Building successful business relationships—Japan
Japan’s most prominent characteristic according to Hofstede is high Uncertainty Avoidance. Ambiguity is unwelcome and strict rules and procedures are put in place to reduce it. This may explain why the Japanese view conflict—a highly ambiguous subject—negatively. It is generally preferred to submit to the collective opinion, and therefore the Land of the Rising Sun is also considered to be highly Collectivist. The concepts of individual freedom and personal achievement are not regarded as highly as those of group harmony and consensus. Harmony is the ideal answer in all situations, and this is reflected in the negotiation style. The Japanese do not like to use the word “no.” You need to learn to interpret the way things are said. Sometimes you may hear “yes” when the speaker means “no.” This is true in general for countries high on the uncertainty-avoidance scale, and in order to be successful you will need to learn to distinguish these signals. The same goes for smiles and displays of emotion. A smile can express displeasure as much as contentment. You must be careful with your use of facial expressions, because they may be misunderstood. Never point, and try not to gesture with your hands.
To reduce uncertainty about behavior, there are many social rules and rituals in place. There exists a very intricate process for greeting and the giving and receiving of business cards. Rank is important and if greeted with a bow, you must return a bow as low as the one you received. This determines the status of your relationship. When bowing you must keep your palms next to your thighs and your eyes down.
After this comes the exchange of business cards.
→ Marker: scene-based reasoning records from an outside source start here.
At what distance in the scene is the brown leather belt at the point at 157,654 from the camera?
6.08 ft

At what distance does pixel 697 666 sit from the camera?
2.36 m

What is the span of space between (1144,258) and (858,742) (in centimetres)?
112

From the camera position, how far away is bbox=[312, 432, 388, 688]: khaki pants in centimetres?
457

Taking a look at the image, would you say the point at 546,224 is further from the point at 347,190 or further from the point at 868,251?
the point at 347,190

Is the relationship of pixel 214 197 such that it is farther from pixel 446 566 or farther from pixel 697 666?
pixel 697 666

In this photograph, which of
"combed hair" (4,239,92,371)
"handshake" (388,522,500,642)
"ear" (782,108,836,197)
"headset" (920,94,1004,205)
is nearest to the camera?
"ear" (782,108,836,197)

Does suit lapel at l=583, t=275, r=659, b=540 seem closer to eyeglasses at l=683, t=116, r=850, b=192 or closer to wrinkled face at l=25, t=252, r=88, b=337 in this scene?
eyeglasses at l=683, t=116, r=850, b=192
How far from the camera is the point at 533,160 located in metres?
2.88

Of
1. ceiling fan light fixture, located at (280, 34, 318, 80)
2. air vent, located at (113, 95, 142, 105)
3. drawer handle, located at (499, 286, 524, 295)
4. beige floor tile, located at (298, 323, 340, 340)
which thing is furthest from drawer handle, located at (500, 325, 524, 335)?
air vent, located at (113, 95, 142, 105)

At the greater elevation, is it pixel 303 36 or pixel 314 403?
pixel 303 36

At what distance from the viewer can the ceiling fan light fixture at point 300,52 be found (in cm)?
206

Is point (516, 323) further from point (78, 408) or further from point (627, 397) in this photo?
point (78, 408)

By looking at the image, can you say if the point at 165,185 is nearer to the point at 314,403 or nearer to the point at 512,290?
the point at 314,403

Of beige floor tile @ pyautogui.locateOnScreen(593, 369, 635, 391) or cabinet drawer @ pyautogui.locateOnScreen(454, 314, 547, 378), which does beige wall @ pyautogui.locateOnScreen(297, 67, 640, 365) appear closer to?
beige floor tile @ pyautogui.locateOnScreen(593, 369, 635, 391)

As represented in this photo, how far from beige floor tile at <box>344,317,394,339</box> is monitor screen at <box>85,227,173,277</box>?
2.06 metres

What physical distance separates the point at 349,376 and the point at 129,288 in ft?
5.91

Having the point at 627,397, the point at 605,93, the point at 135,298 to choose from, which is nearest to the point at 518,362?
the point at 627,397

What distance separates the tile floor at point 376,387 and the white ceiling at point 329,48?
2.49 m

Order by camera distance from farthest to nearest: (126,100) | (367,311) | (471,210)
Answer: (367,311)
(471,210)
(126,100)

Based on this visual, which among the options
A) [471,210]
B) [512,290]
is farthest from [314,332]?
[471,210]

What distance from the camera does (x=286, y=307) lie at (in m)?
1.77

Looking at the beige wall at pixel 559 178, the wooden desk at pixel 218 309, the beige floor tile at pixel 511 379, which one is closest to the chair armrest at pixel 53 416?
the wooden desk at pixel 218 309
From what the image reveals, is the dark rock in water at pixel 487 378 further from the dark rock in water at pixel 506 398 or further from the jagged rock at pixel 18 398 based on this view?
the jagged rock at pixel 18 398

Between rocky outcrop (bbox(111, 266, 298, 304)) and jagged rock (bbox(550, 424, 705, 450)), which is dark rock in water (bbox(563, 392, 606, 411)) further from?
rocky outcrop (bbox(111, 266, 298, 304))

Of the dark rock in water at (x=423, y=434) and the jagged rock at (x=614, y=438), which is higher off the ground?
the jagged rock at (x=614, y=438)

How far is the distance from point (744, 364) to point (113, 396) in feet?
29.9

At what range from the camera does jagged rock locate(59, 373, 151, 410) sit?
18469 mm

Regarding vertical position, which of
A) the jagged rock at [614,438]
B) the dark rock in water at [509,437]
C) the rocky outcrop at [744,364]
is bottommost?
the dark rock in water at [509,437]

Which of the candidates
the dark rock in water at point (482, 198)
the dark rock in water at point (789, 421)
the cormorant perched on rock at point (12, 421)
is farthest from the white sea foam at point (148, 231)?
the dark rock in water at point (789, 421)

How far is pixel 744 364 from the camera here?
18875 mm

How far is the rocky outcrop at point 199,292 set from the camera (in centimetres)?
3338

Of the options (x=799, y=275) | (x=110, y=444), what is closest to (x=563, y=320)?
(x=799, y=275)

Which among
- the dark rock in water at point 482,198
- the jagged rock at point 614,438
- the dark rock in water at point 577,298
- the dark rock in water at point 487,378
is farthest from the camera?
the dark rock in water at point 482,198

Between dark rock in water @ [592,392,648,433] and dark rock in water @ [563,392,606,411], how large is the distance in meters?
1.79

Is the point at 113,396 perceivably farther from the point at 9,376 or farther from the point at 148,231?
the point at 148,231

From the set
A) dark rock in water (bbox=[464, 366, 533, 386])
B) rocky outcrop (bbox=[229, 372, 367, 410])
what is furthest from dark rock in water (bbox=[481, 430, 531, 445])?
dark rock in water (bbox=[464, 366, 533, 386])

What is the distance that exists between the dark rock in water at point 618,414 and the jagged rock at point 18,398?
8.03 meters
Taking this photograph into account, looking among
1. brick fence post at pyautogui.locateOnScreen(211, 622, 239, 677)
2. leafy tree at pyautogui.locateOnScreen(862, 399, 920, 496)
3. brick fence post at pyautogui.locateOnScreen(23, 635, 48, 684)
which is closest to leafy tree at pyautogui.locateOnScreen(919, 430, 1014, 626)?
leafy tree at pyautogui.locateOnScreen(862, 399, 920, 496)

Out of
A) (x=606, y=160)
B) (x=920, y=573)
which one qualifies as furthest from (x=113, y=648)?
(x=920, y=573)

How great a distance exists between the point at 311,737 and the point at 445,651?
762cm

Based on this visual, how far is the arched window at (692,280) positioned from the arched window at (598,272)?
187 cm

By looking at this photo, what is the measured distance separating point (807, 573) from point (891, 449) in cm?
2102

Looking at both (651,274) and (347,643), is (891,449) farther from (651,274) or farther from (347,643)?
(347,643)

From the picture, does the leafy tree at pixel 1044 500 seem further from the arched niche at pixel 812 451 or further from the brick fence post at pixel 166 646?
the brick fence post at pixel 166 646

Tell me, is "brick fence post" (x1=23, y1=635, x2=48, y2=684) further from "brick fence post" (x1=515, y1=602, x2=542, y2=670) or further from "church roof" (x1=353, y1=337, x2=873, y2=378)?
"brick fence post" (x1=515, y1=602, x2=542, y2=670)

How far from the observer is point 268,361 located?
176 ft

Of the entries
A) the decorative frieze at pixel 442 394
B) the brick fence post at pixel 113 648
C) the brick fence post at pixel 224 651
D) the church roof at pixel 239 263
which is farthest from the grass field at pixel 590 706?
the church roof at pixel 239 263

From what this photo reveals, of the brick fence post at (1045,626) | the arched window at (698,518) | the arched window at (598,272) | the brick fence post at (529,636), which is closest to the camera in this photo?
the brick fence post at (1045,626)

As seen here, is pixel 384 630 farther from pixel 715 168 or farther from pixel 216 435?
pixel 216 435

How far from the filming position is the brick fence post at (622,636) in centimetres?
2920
This process is called meishi koukan. Cards must be given and received with both hands and must contain your home language on one side with the Japanese on the other. When giving your business card, use both hands and present it with the Japanese side up. The Japanese consider business cards to be a direct representation of the individual, and you should handle them with care. Do not write on or bend the card you receive at any cost. This is extreme disrespect. It is a good idea to carry around a small card case to place cards in. Doing otherwise may be considered to deface the individual who gave it to you. Read the card slowly and carefully in order to show respect to the person who gave it to you. No business can begin until this process is complete.